Текст =
───

Запретный город

Начало

Окончание

С одной стороны, Беньямин чувствует, что причина революции заключена
не в провозглашаемых ею целях, а чем-то другом, о чем сама
она пока не подозревает. Отсюда его призыв к осторожности и
решительный отказ от постановки диагноза в пользу
кропотливого феноменологического описания увиденного: увиденное здесь,
в Москве, в этот судьбоносный момент, – пишет он, – это уже
теория. С другой стороны, революционная идея очаровывает
его в той мере, в какой она обращена к миру, т.е. прежде всего
к Западу, и отождествляется с будущим человечества (1). В
одной из записей он благодушно замечает: частная жизнь в
Москве уже практически отмерла, переместившись в клубы, на
рабочие места, в конторы, на бесконечные собрания и совещания.

───

Задание = Назовите все места, в которые, согласно тексту о Беньямине в Москве, переместилась частная жизнь москвичей.

(Записи с вопросами о сценах)
───

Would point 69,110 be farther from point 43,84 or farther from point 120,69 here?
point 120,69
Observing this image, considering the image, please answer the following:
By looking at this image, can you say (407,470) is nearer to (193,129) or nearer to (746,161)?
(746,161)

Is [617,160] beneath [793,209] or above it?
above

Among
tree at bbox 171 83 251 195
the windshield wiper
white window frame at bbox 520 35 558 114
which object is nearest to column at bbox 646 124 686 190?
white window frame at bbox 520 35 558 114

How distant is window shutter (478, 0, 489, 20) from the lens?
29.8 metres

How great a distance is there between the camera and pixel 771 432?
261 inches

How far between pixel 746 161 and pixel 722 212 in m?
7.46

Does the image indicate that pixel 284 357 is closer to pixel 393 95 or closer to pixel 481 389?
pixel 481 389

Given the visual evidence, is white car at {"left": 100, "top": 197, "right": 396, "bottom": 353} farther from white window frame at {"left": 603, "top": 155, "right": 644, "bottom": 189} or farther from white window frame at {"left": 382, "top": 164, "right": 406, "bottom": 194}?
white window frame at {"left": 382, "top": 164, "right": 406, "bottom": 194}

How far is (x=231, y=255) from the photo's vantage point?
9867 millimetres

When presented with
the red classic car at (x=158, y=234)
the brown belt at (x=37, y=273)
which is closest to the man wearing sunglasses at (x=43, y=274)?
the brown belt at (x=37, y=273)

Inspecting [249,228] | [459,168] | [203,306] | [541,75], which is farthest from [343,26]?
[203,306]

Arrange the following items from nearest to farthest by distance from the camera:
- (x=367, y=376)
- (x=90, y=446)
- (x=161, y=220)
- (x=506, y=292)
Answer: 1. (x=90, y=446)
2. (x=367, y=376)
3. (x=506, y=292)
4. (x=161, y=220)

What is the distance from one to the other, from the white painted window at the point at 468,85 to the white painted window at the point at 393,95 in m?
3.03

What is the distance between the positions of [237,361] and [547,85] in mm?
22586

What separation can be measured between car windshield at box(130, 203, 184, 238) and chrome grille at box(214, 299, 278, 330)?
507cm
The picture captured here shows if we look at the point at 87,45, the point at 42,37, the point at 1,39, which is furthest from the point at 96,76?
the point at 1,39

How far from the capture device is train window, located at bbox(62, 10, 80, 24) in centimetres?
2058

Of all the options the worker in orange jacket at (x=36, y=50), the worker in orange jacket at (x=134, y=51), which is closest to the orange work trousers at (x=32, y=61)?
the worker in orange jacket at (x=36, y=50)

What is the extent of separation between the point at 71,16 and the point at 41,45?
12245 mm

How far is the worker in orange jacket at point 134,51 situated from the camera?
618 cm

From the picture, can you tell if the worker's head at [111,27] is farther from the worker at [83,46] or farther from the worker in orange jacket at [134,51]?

───

Ответ = Клубы, рабочие места, конторы, бесконечные собрания и совещания.